** Start of AVAILABLE DATA **

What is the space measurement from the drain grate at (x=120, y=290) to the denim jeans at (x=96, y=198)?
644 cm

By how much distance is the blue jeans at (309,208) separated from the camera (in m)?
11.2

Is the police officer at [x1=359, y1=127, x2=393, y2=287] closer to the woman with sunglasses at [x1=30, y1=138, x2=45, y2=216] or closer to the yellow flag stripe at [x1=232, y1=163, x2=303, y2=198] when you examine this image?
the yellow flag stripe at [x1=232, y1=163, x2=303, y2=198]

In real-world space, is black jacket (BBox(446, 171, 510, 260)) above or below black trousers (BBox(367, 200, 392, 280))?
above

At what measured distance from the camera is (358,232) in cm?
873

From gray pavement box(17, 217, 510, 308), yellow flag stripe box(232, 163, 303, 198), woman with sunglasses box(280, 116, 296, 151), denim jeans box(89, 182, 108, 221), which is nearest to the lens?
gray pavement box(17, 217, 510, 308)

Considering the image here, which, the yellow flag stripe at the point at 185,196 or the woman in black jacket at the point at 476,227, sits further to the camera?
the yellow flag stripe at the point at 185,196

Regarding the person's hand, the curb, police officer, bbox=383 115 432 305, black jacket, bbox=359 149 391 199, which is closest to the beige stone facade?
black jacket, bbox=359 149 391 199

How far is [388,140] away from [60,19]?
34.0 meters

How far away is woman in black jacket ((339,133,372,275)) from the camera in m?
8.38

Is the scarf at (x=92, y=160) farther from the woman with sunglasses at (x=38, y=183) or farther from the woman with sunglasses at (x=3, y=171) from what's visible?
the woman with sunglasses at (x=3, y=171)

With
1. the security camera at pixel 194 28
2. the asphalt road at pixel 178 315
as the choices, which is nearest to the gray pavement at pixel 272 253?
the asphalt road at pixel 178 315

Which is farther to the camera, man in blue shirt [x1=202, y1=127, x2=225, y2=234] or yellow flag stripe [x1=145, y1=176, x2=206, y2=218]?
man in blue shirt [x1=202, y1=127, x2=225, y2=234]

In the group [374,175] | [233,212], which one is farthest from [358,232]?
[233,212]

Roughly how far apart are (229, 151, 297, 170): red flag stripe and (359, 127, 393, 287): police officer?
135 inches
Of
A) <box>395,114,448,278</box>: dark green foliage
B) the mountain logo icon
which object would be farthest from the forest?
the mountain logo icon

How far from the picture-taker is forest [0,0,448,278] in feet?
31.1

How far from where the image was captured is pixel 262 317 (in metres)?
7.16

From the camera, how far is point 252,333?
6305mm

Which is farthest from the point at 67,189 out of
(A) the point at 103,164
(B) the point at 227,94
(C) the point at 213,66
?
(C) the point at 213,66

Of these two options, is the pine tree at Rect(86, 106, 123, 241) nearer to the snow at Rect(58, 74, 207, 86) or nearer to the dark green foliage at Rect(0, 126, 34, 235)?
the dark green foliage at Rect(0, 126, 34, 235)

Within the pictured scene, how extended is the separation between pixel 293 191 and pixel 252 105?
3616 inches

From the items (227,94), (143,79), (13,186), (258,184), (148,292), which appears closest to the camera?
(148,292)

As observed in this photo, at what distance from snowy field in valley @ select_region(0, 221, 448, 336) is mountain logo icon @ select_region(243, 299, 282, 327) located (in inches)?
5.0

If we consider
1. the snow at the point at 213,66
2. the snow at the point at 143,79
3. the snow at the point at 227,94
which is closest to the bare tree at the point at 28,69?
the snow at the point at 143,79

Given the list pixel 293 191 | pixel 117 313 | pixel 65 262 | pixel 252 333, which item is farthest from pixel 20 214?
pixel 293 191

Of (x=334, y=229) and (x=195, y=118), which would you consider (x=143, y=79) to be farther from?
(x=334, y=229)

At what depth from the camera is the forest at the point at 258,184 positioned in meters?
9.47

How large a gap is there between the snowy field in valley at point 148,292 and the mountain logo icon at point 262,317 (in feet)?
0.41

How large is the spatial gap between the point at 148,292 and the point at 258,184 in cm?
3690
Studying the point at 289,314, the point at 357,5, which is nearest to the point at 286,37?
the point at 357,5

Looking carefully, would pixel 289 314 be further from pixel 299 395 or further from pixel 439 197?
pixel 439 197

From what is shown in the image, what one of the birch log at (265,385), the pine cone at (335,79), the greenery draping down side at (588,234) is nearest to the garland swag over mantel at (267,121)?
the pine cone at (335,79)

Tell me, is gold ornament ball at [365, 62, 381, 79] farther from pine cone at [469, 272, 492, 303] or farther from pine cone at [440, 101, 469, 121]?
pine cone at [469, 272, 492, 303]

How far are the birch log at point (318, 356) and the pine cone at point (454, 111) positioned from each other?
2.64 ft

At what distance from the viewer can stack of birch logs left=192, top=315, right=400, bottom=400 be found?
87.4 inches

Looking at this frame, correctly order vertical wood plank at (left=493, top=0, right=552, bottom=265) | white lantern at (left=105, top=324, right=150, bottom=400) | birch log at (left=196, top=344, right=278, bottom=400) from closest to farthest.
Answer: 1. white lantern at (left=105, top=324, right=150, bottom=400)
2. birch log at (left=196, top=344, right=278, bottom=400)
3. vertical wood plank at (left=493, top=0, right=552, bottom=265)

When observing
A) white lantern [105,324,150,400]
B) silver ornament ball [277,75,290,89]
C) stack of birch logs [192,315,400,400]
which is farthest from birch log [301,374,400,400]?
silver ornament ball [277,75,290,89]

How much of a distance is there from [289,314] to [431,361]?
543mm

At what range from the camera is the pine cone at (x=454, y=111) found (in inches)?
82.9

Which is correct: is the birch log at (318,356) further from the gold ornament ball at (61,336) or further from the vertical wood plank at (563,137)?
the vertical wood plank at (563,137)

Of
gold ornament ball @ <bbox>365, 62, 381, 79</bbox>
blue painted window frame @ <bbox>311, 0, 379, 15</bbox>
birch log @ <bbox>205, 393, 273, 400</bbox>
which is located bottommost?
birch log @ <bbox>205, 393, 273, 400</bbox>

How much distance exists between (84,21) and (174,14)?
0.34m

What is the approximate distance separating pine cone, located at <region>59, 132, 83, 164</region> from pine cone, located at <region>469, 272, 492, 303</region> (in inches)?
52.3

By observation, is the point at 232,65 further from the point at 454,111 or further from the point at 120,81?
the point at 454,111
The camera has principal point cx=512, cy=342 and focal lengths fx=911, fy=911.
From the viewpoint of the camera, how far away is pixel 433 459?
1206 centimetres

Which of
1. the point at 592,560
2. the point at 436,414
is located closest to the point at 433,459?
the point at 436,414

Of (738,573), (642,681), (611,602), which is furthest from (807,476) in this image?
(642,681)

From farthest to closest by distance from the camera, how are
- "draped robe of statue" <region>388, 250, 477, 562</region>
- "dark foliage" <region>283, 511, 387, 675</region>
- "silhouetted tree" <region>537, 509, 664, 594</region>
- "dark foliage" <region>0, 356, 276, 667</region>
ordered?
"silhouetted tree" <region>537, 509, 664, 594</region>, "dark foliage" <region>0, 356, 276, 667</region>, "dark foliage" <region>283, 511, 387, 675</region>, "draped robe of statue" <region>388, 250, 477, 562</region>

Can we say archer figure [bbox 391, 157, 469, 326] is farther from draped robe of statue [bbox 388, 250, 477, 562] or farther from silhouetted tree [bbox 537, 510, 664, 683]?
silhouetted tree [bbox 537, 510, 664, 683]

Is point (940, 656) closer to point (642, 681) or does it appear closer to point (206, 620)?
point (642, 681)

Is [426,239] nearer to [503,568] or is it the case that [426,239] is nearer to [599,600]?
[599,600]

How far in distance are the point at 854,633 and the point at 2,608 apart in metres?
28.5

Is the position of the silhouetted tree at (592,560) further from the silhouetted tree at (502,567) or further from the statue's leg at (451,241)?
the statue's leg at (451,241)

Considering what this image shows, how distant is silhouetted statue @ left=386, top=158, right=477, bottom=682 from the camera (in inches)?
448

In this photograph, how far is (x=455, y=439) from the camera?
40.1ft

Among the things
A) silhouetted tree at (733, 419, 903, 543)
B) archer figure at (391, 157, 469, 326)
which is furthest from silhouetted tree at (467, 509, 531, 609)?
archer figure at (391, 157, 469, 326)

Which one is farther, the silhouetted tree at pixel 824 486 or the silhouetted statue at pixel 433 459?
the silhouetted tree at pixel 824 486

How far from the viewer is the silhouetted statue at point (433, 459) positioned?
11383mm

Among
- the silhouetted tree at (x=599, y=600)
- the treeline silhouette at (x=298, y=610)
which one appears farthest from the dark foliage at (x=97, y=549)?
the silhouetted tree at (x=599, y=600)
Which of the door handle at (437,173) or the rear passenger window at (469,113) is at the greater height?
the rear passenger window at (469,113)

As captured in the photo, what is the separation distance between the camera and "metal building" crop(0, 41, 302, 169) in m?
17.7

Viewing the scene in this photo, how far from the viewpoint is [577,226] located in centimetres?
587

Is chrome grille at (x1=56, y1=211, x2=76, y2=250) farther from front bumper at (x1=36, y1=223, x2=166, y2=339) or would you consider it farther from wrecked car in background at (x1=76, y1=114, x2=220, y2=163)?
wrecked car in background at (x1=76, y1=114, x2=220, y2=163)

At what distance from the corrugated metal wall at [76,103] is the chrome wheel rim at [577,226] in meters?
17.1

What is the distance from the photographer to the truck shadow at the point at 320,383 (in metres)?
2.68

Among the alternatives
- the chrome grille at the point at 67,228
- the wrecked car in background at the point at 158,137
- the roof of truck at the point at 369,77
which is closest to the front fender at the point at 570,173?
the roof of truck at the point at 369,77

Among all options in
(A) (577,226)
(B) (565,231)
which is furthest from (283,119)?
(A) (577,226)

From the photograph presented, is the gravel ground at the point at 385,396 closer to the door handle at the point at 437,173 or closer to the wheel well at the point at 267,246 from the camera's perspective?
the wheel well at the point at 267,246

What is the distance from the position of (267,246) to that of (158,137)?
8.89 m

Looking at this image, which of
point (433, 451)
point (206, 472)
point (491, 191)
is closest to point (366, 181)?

** End of AVAILABLE DATA **

## WRITTEN REQUEST
Transcribe the records verbatim from the line containing "As observed in" through the line containing "87.4 inches", both included.

## EXERCISE RESPONSE
As observed in this photo, at what distance from snowy field in valley @ select_region(0, 221, 448, 336) is mountain logo icon @ select_region(243, 299, 282, 327) located (in inches)?
5.0

If we consider
1. the snow at the point at 213,66
2. the snow at the point at 143,79
3. the snow at the point at 227,94
which is closest to the bare tree at the point at 28,69?
the snow at the point at 143,79

Given the list pixel 293 191 | pixel 117 313 | pixel 65 262 | pixel 252 333, which item is farthest from pixel 20 214?
pixel 293 191

Of (x=334, y=229) and (x=195, y=118), which would you consider (x=143, y=79) to be farther from?
(x=334, y=229)

At what depth from the camera is the forest at the point at 258,184 positioned in meters?
9.47

How large a gap is there between the snowy field in valley at point 148,292 and the mountain logo icon at point 262,317 (in feet)?
0.41

How large is the spatial gap between the point at 148,292 and the point at 258,184 in cm?
3690
Studying the point at 289,314, the point at 357,5, which is nearest to the point at 286,37?
the point at 357,5

Looking carefully, would pixel 289 314 be further from pixel 299 395 or further from pixel 439 197?
pixel 439 197

From what is shown in the image, what one of the birch log at (265,385), the pine cone at (335,79), the greenery draping down side at (588,234) is nearest to the garland swag over mantel at (267,121)?
the pine cone at (335,79)

Tell me, is gold ornament ball at [365, 62, 381, 79] farther from pine cone at [469, 272, 492, 303] or farther from pine cone at [440, 101, 469, 121]?
pine cone at [469, 272, 492, 303]

How far are the birch log at point (318, 356) and the pine cone at point (454, 111) positioned from each other?
2.64 ft

At what distance from the viewer can stack of birch logs left=192, top=315, right=400, bottom=400 be found?
87.4 inches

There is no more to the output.